Your objective: Please, starting at the line that contains "Young beautiful woman", reproduce every line exactly until the records run out, skipping all pictures.

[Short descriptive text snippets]

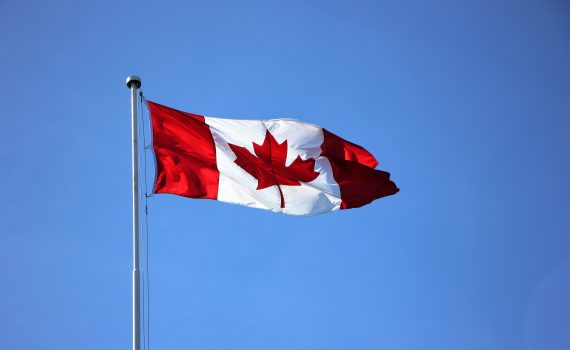 Canadian flag floating in the wind.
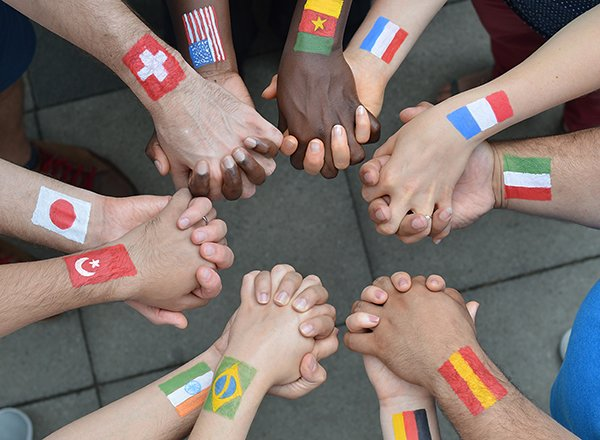 Photo of people holding hands, different international flags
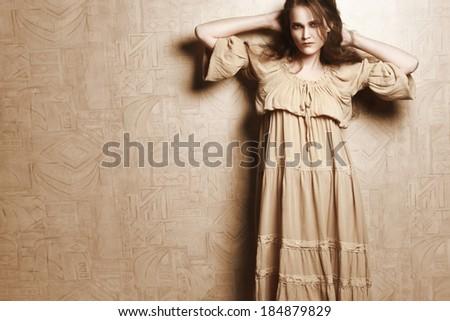 Woman in beige vintage dress. Young romantic model retro portrait - stock photo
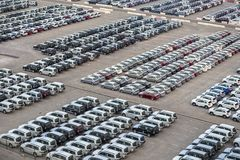 New cars in rows stored at port Rashid in Dubai, UAE stock images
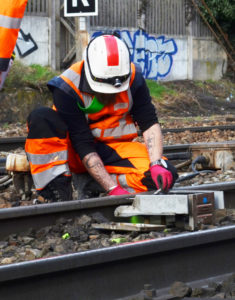 Zöllner automatic track warning system: Operator mounting a train detector on the track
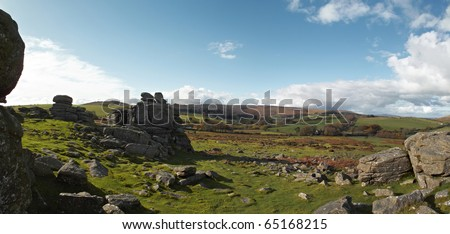 Panoramic view of Dartmoor in Devon with granite rocks in foreground - stock photo
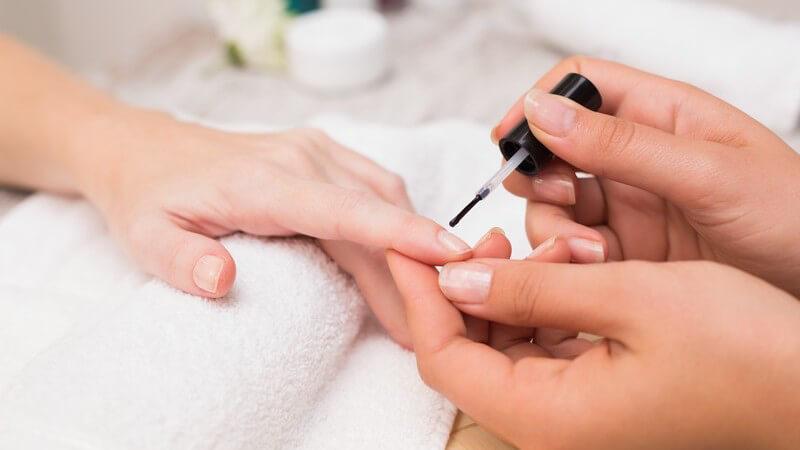 Nageldesignerin trägt einen Nagellack auf den Zeigefinger einer Kundin auf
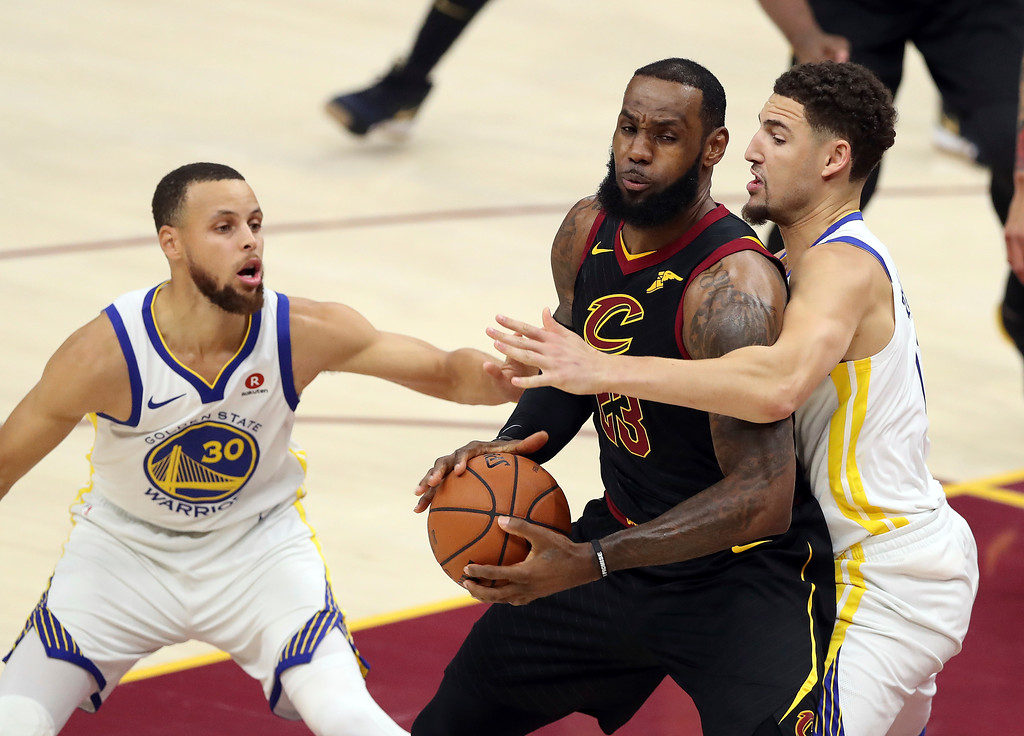 . Cleveland Cavaliers\' LeBron James (23) is defended by Golden State Warriors\' Klay Thompson and Stephen Curry (30) during the first half of Game 4 of basketball\'s NBA Finals, Friday, June 8, 2018, in Cleveland. (AP Photo/Carlos Osorio)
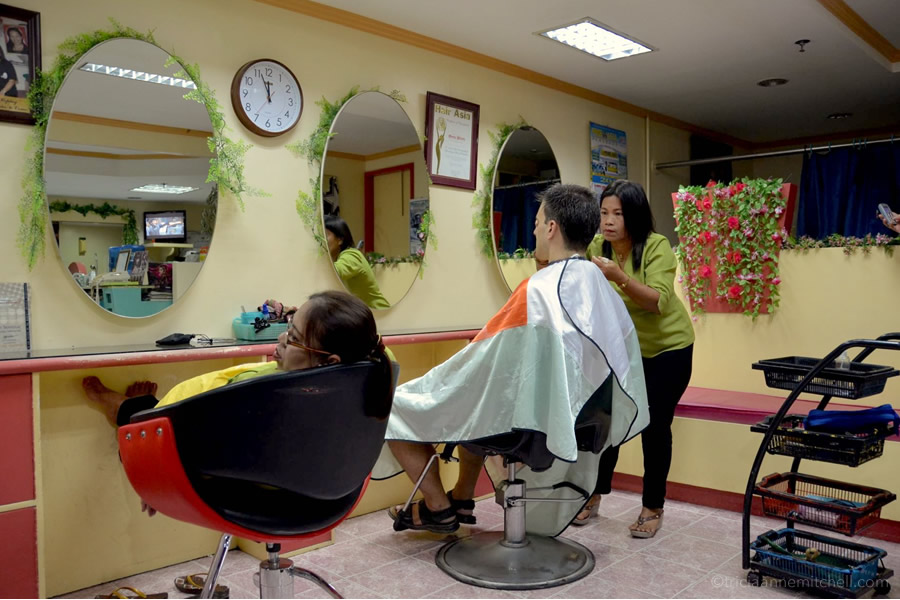 A woman cuts a man's hair in Tagbilaran, the Philippines.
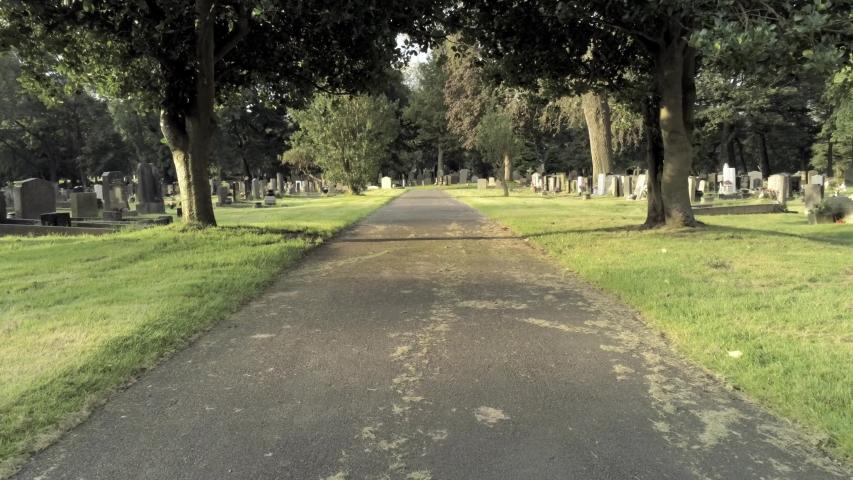 Cemetery aerial along pathway under trees tilting upwards passing gravestones.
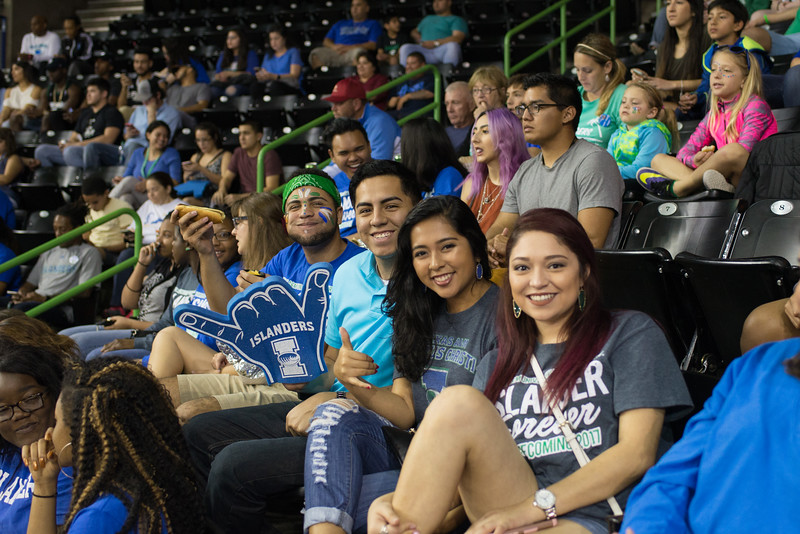 Students await the start of the Islander Homecoming Basketball game.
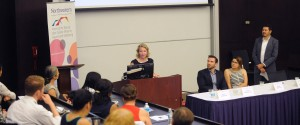 A photo of Dr. Karen Parker speaking to the attendees of the inaugural State of LGBT Health Symposium on August 18, 2016.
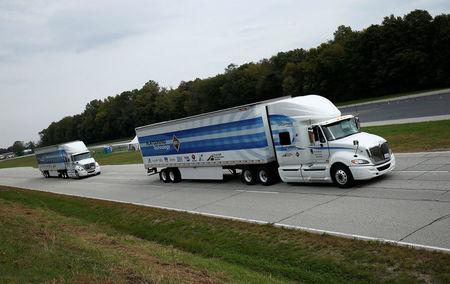 "Two trucks demonstrate ""platooning"" technology at the Navistar Proving Grounds in New Carlisle, Indiana, U.S., October 12, 2016. REUTERS/Jim Young"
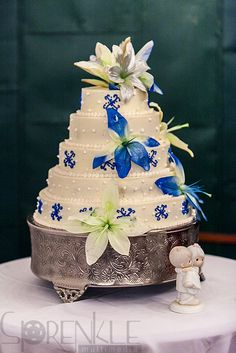 Wedding layer cake decorate with blue and white flowers with children figurine.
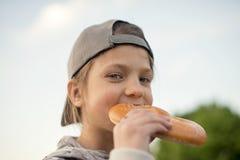 Eating pretzel outdoor Stock Photos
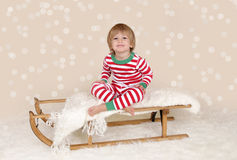 Winter Holidays: Laughing Happy Child in Christmas Pajamas Sled. Winter or Christmas Holidays: laughing, smiling, happy child, kid in red and green striped pj Royalty Free Stock Image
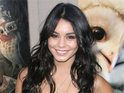 Vanessa Hudgens says that Zac Efron's beard is growing on her.
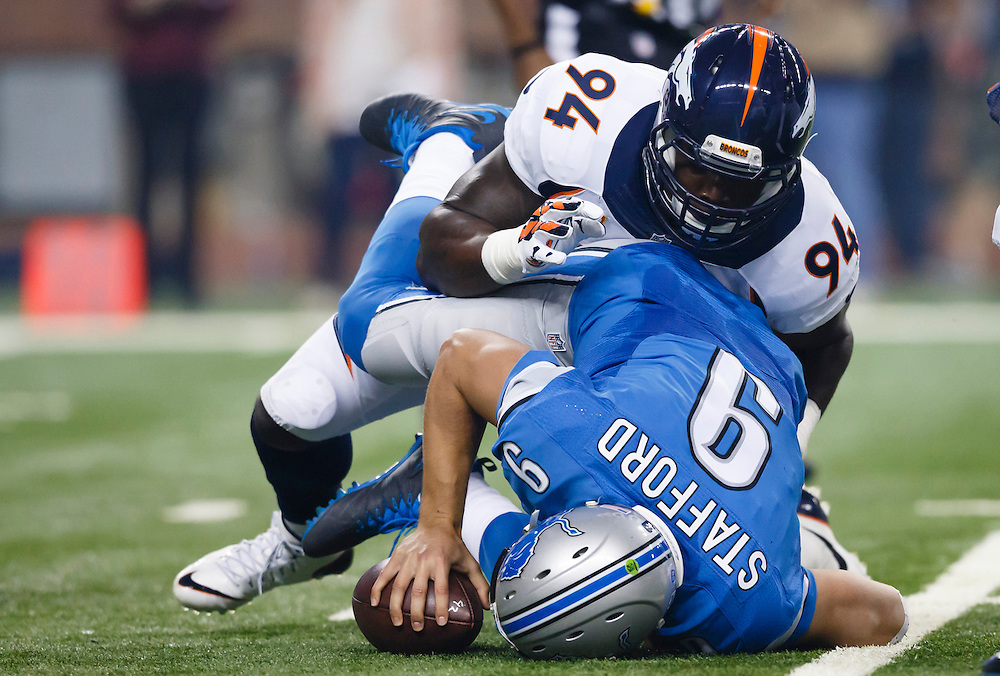 Detroit Lions quarterback Matthew Stafford is sacked by Denver Broncos outside linebacker DeMarcus Ware (94) during the first half of an NFL football game at Ford Field in Detroit, Sunday, Sept. 27, 2015. (AP Photo/Rick Osentoski)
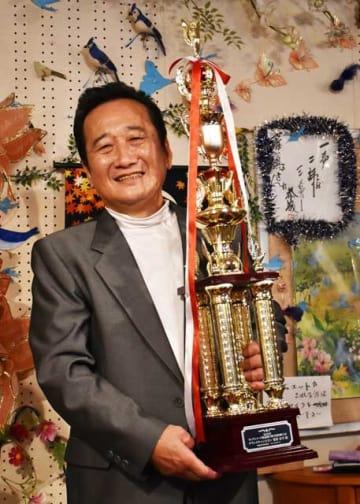カラオケの全国大会で悲願のグランドチャンピオンに輝いた粟栄安幸さん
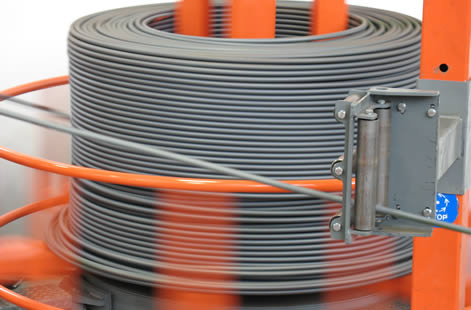 Coiled wire processing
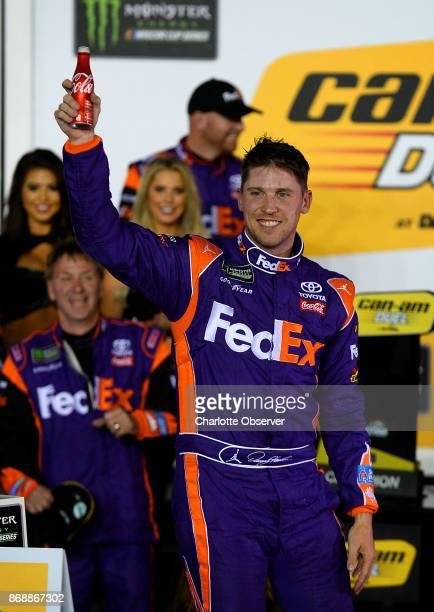 NASCAR driver Denny Hamlin celebrates winning the second CanAm Duel race at Daytona International Speedway in Daytona Beach Fla on February 23 2017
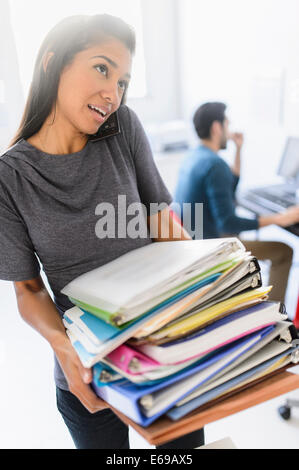 Hispanic businesswoman carrying stack of folders in office Banque D'Images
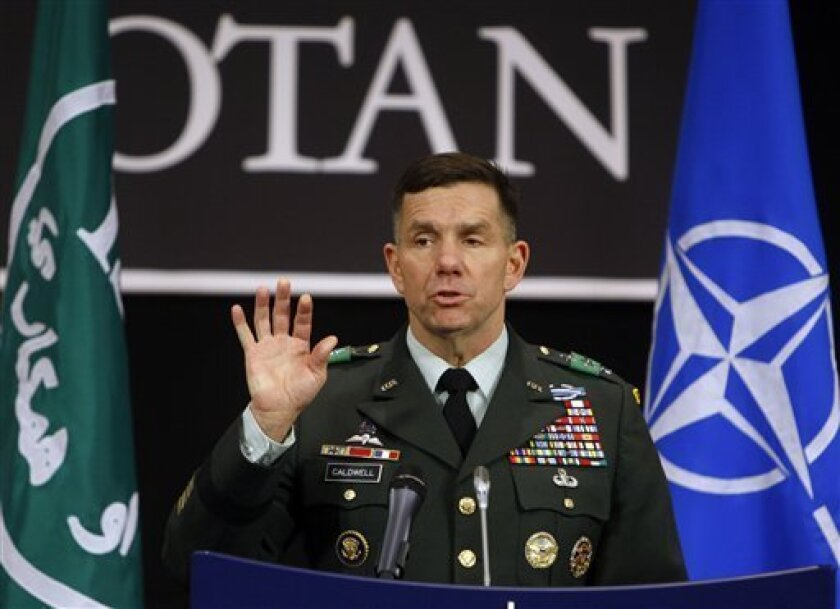 U.S. Army Lieutenant General William Caldwell speaks during a press briefing at NATO headquarters in Brussels, Wednesday March 3, 2010. Caldwell currently serves as the Commander of the NATO Training Mission in Afghanistan. (AP Photo/Virginia Mayo)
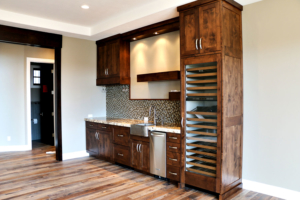 Mini bar, mini fridge, and wine rack in a bonus room by Braemar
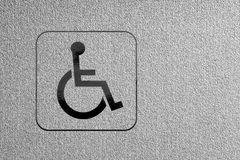 Marking disability. Silver surface to which is attached a symbol of disabled Stock Photos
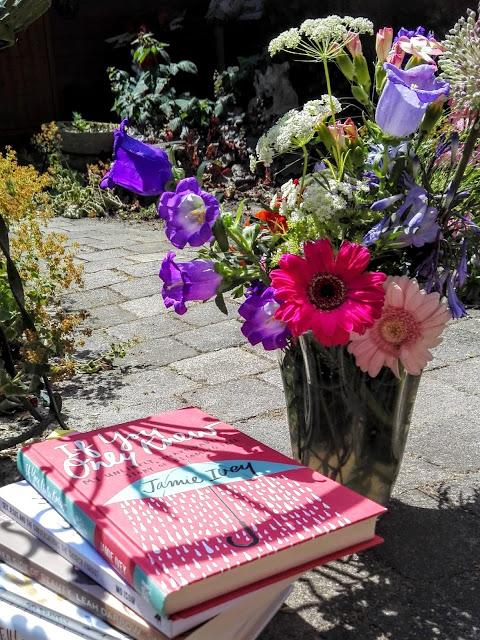Boek If you only knew van Jamie Ivey, liggend in de tuin naast een bos bloemen.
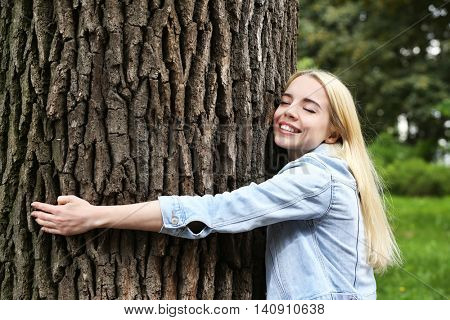 Young beautiful woman hugging a big tree in the park
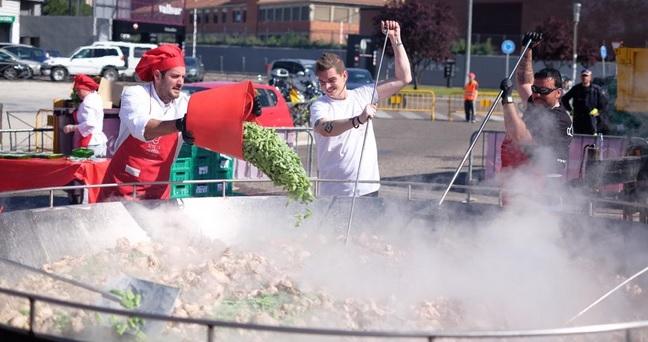 añadiendo judías verdes en la paella gigante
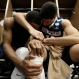 Gonzaga's Eric McClellan (23) and Josh Perkins (13) embrace in the locker room after an NCAA college basketball game in the regional semifinals of the NCAA Tournament, Friday, March 25, 2016, in Chicago. Syracuse won 63-60. (AP Photo/Nam Y. Huh)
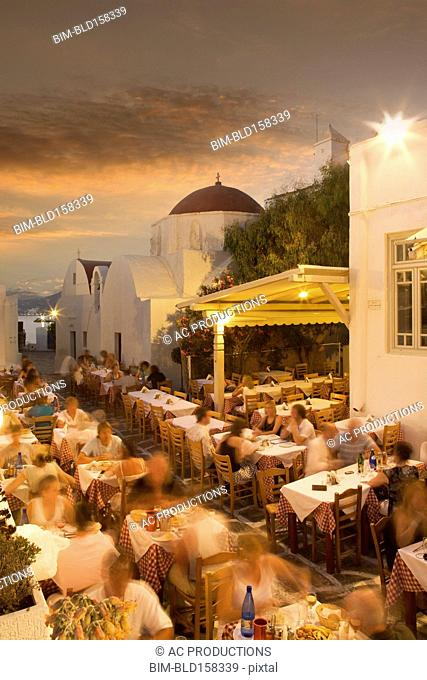 Time lapse view of tourists eating in sidewalk cafe at sunset, Mykonos, Cyclades, Greece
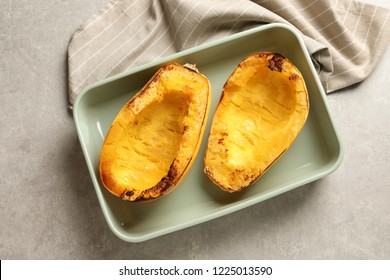 Cooked spaghetti squash in baking dish on table, top view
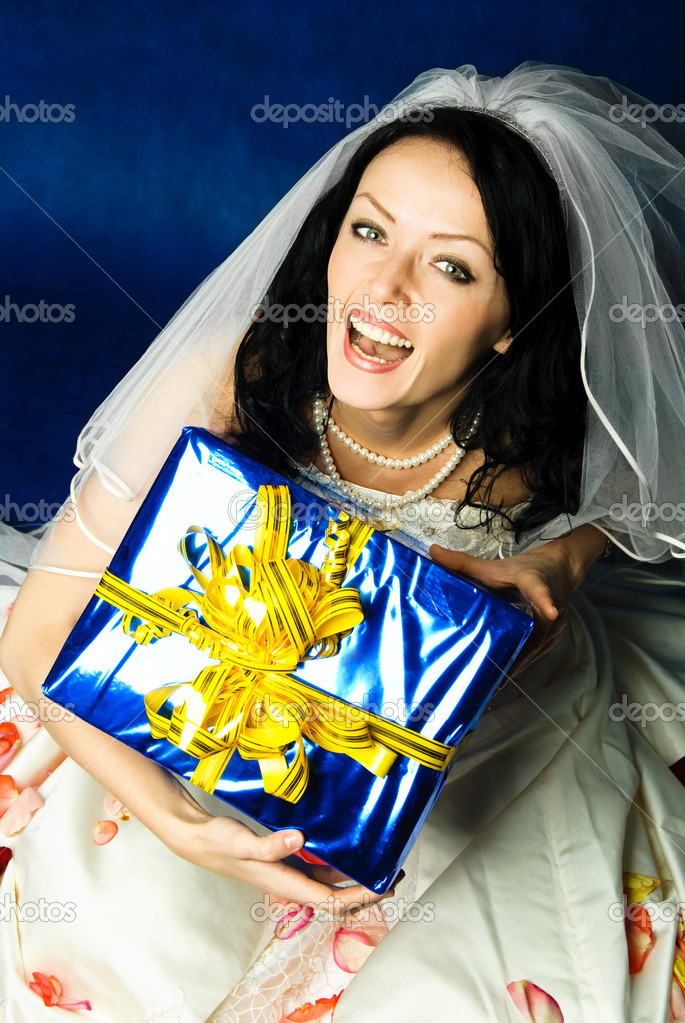 Studio portrait of a happy excited bride with a big present — Stock Photo #1893946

Response:
 Young beautiful woman hugging a big tree in the park
 añadiendo judías verdes en la paella gigante
 Gonzaga's Eric McClellan (23) and Josh Perkins (13) embrace in the locker room after an NCAA college basketball game in the regional semifinals of the NCAA Tournament, Friday, March 25, 2016, in Chicago. Syracuse won 63-60. (AP Photo/Nam Y. Huh)
 Time lapse view of tourists eating in sidewalk cafe at sunset, Mykonos, Cyclades, Greece
 Cooked spaghetti squash in baking dish on table, top view
 Studio portrait of a happy excited bride with a big present — Stock Photo #1893946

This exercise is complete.